IISc Develops Advanced 3D Hydrogel Culture System to Study Tuberculosis Infection

This breakthrough allows for a detailed study of Mycobacterium tuberculosis (Mtb), the bacteria responsible for tuberculosis (TB).

Researchers at the Indian Institute of Science (IISc), Bengaluru, have created a 3D hydrogel culture system. This breakthrough allows for a detailed study of Mycobacterium tuberculosis (Mtb), the bacteria responsible for tuberculosis (TB).

Additionally, by mimicking the mammalian lung environment, this system offers a new method for investigating TB infection and assessing the efficacy of TB treatments.

How does this 3D Hydrogel Culture System Work?

Current models for studying Mtb infection have significant limitations. Typically, these models use monolayer culture plates that fail to replicate the complex 3D structure of lung tissue.

The extracellular matrix (ECM) surrounding lung cells is much more intricate, affecting how cells interact with the environment and pathogens.

However, the IISc team developed a hydrogel culture using collagen, a significant component of the lung's ECM, which is water-soluble at a slightly acidic pH.

When the pH increases, collagen forms fibrils that cross-link into a gel-like 3D structure.

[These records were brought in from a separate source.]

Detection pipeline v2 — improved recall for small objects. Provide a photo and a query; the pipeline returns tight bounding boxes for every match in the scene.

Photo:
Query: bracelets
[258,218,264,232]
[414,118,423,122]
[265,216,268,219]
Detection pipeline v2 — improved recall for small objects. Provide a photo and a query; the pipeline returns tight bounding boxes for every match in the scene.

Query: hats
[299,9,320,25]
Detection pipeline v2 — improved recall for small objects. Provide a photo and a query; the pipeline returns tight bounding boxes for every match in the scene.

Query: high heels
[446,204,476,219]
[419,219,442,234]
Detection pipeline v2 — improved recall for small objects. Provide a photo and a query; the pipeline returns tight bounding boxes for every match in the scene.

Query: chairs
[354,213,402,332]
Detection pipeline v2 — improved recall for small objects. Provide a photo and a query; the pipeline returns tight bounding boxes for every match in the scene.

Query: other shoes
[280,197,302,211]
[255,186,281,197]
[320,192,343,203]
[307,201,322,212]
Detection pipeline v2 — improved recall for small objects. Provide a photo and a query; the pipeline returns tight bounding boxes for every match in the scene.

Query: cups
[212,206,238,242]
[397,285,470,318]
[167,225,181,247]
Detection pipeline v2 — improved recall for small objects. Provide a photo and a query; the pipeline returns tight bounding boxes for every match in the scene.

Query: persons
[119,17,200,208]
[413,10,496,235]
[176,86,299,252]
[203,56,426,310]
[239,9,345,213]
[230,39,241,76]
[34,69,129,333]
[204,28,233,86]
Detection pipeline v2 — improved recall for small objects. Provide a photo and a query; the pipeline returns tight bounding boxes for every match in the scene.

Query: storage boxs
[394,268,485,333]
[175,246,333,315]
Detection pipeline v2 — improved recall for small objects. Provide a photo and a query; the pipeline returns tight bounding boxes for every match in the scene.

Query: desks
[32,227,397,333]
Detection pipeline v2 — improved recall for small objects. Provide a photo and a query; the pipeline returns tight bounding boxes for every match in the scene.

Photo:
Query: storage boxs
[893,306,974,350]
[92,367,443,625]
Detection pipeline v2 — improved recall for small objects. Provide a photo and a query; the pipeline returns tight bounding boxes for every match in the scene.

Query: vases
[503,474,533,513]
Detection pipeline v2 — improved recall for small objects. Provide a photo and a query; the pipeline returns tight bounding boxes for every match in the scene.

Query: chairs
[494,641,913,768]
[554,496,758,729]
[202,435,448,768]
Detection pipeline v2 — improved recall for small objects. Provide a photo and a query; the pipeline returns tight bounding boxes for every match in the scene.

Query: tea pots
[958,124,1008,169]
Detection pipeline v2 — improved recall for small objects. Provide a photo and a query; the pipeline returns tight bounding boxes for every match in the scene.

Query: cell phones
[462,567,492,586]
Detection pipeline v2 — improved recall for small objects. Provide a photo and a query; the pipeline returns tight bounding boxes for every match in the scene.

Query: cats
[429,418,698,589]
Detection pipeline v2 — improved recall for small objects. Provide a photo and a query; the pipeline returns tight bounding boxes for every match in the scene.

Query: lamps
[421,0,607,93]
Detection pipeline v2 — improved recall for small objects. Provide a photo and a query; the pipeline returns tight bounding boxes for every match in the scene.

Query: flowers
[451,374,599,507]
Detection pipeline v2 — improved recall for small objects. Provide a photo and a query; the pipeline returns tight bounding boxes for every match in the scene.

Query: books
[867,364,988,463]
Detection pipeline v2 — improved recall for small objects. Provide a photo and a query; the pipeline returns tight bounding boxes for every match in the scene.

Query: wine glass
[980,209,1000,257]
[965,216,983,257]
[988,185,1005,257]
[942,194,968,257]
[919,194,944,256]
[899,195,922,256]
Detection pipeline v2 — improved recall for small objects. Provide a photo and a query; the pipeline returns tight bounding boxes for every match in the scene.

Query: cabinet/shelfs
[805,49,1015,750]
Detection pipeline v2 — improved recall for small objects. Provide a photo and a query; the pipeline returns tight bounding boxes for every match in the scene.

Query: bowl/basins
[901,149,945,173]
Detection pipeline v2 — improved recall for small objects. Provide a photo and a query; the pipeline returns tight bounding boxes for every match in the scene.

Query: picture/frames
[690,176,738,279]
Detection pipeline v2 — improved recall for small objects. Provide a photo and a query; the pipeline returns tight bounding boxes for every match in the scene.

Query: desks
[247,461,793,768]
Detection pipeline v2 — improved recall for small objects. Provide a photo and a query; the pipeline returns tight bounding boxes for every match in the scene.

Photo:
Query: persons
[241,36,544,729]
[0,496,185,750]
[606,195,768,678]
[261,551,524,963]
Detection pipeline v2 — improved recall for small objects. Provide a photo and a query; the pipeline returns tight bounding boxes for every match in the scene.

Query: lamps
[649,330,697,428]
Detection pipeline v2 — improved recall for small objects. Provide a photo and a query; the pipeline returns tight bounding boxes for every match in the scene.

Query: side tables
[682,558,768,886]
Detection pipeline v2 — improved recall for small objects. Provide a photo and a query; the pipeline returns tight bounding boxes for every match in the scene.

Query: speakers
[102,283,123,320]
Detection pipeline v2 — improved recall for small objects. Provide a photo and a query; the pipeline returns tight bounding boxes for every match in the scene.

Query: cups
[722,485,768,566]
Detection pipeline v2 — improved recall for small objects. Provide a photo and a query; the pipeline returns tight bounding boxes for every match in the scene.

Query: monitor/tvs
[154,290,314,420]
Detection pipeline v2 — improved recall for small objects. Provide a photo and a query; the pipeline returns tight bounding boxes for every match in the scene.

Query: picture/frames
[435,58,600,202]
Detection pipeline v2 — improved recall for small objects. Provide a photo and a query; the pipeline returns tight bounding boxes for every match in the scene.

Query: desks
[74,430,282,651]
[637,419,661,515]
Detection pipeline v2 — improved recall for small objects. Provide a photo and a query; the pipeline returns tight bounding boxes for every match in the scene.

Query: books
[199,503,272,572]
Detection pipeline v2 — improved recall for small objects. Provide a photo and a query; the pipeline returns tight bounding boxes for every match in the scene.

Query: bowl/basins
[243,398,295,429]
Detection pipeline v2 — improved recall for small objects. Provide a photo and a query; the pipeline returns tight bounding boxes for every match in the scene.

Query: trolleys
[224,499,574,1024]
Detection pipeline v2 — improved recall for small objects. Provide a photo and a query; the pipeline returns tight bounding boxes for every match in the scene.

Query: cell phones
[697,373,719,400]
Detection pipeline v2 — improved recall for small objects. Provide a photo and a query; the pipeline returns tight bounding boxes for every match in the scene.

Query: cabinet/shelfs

By incorporating human macrophages—immune cells that fight infections—along with Mtb during the gelling process, the researchers could simulate the infection environment more accurately. This method trapped macrophages and bacteria in the collagen, enabling the team to monitor the infection process.

One of the study's significant findings was the effectiveness of pyrazinamide, a common TB drug, within the 3D hydrogel culture. Even at a low concentration of 10 µg/ml, pyrazinamide successfully eliminated Mtb in the culture.

Furthermore, this result underscores the hydrogel system's potential to test TB drugs in conditions that closely resemble the human lung environment.

Previous Developments: BFI Collaboration

Previously, Blockchain For Impact (BFI), a healthcare fund established during the second wave of the COVID-19 pandemic in India, joined forces with IISc to propel biomedical research and innovation in India.

BFI invested $1 million over three years in the BFI-Biome Virtual Network Programme. This initiative supports collaborative projects that translate research outcomes into tangible healthcare solutions.

The BFI-Biome, formed in partnership with IISc, supports selected life sciences research projects led by IISc faculty, with an annual expectation of assisting two to three projects.

Future Directions

Looking ahead, the researchers aim to create models of granulomas, which are clusters of infected white blood cells often found in TB patients.

This aspect of the study could provide insights into why some individuals develop latent TB while others exhibit severe symptoms. Understanding the mechanism of action of pyrazinamide in this context could also help discover new, effective TB treatments.